* [Problems to work on]:
1. Answer these questions using the comment thread:
(a) Which company is described as worth a billion dollars on Monday, with its stock worthless by Friday?
(b) What service did Robert Heinlein propose that everyone enlist in?
(c) Where would candidates for Congress be dropped by helicopter?
2. Gather every line in the rows that contains the word "handled". Case counts.

* [Selected text]:
----------------
Comments are closed.
Yeah, I’m pretty pissed with the US electorate these days. This is what happens when you’ve got a universal franchise and a universally liberal-stupid public school system.
When I found a new colony on Venus I’m seriously considering basic literacy in statistics, economics, public choice theory and Greek argument as a precondition to having the franchise. It’s nothing that a 10th grader couldn’t learn if educated properly.
Robert Heinlein had an idea – everyone should enlist in the “Federal Service” or whatever he called it, and sacrifice for their beliefs. No one could be turned away – maybe you would be counting fuzz on caterpillars if that was all you could do. But you would do something and earn your right to vote, hold office, etc.
On a related topic…
It bothers me that people talk about the value of assets that have “disappeared” as though the inflated value of an item had any real significance. Enron was a billion dollar company on Monday with its stock worth money – and on Friday its stock was worthless. The energy they were trading had not disappeared! The Tech Stock bubble was the same way – you could say that an artificial valuation is value even if it is not backed up with real assets (buildings, resources, etc). But you better not depend on that! Now we have returned to common sense and people have seen the value of their stock (etc) decline – to closer to what it is actually worth. The artificial “value” that went away never existed. People just get upset when they foolishly do not follow basic investing advice and spread out their risk. I am very sorry that they did not take very basic steps to protect their assets but I also think we should not take tax money to prop up their investments.
Well, this is why officials should be chosen by gladiatorial combat of some sort, and not elections. Strip candidates for Congress naked, give them a knife and book of matches, and drop them all by helicopter on a South Pacific island. When the number still alive stabilizes after a few months, harvest the survivors and swear them in. A small group is kept aside and trained as assassins, and paid for every government official they knock off. This keeps the rest on their toes.
----------------
[Items from a dataset]
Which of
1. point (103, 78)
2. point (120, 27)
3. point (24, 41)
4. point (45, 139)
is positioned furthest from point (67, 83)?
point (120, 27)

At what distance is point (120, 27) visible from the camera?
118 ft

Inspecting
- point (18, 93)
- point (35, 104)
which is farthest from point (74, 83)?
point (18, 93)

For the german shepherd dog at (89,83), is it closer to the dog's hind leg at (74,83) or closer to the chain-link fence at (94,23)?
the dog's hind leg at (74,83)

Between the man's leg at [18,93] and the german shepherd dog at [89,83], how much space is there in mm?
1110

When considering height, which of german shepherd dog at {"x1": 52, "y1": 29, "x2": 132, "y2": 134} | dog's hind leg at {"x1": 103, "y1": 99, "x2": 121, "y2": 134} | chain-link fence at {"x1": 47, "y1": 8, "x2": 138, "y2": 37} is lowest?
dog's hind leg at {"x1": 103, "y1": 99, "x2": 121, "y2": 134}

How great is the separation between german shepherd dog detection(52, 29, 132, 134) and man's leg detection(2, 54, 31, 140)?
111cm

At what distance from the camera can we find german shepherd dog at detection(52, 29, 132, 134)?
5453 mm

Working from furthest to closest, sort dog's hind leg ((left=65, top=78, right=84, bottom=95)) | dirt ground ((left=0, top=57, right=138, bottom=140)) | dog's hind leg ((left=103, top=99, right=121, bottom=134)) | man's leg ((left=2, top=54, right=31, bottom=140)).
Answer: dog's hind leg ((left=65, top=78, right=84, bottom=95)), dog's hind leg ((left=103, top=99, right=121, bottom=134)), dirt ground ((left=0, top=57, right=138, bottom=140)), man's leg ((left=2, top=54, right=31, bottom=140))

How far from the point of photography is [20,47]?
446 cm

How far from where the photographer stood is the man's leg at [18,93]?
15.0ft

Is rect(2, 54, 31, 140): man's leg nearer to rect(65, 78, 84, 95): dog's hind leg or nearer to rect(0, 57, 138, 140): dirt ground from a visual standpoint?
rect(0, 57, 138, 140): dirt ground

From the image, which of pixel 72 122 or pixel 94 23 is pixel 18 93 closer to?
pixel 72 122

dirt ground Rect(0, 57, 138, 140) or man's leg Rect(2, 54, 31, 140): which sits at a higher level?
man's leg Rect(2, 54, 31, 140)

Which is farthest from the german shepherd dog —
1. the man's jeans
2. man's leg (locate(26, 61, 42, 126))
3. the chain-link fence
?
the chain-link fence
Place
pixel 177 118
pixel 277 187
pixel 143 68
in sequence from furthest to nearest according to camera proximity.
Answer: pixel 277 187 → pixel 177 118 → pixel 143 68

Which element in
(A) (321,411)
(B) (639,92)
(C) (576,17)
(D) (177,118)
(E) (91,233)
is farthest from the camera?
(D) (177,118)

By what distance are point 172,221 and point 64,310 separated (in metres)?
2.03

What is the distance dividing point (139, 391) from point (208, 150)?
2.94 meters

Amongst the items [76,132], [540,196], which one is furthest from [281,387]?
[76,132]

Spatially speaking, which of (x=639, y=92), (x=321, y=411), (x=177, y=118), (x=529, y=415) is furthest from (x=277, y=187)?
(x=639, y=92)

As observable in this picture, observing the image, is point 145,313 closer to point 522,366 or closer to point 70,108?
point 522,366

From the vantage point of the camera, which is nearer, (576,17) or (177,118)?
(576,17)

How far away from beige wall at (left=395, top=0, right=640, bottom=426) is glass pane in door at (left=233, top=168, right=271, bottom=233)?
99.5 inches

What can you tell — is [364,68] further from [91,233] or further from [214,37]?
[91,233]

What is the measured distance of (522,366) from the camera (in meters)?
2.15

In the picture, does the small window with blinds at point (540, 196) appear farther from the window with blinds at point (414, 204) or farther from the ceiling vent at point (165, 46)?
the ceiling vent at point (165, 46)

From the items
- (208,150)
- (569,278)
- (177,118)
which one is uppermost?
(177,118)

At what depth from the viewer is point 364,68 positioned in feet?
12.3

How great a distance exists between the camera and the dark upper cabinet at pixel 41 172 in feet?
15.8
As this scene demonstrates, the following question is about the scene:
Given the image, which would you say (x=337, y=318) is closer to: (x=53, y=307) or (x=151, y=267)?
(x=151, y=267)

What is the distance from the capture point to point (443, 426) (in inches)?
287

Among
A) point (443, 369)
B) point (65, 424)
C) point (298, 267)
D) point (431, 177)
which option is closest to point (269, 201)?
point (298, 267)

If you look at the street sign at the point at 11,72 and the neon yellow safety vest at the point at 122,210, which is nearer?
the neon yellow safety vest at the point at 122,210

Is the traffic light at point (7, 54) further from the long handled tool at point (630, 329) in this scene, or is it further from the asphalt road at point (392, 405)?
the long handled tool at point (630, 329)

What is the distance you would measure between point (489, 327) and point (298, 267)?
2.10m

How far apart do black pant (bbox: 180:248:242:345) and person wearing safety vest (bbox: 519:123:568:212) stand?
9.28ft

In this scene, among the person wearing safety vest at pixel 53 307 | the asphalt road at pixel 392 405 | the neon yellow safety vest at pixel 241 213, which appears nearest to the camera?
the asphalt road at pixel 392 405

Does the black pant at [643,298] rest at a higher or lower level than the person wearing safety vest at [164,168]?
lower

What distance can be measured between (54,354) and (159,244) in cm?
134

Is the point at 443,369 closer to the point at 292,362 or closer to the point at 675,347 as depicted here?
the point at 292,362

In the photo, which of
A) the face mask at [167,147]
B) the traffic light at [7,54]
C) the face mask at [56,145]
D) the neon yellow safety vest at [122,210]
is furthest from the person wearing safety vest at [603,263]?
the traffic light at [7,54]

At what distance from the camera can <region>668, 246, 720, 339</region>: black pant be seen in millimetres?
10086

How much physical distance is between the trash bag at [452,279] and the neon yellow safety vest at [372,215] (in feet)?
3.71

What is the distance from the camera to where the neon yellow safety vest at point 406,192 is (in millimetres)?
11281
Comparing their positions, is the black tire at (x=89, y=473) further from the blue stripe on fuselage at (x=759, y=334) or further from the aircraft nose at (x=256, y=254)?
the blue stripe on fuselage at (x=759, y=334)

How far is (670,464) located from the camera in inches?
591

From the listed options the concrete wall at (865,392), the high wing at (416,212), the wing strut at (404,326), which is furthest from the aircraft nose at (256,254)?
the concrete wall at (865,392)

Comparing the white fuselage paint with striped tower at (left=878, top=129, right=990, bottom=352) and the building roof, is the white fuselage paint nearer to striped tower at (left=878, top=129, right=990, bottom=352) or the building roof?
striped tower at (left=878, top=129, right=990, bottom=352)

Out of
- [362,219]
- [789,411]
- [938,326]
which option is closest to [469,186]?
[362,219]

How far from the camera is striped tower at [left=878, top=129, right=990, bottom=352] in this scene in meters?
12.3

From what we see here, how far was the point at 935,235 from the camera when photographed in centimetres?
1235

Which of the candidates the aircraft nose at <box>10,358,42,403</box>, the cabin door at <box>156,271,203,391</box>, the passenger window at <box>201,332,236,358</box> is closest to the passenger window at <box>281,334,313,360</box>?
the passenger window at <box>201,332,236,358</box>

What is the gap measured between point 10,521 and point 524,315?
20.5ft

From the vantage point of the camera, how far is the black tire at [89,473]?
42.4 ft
----------------
* [Solutions per task]:
1.
(a) Enron
(b) The "Federal Service"
(c) On a South Pacific island

2.
Is the traffic light at point (7, 54) further from the long handled tool at point (630, 329) in this scene, or is it further from the asphalt road at point (392, 405)?
the long handled tool at point (630, 329)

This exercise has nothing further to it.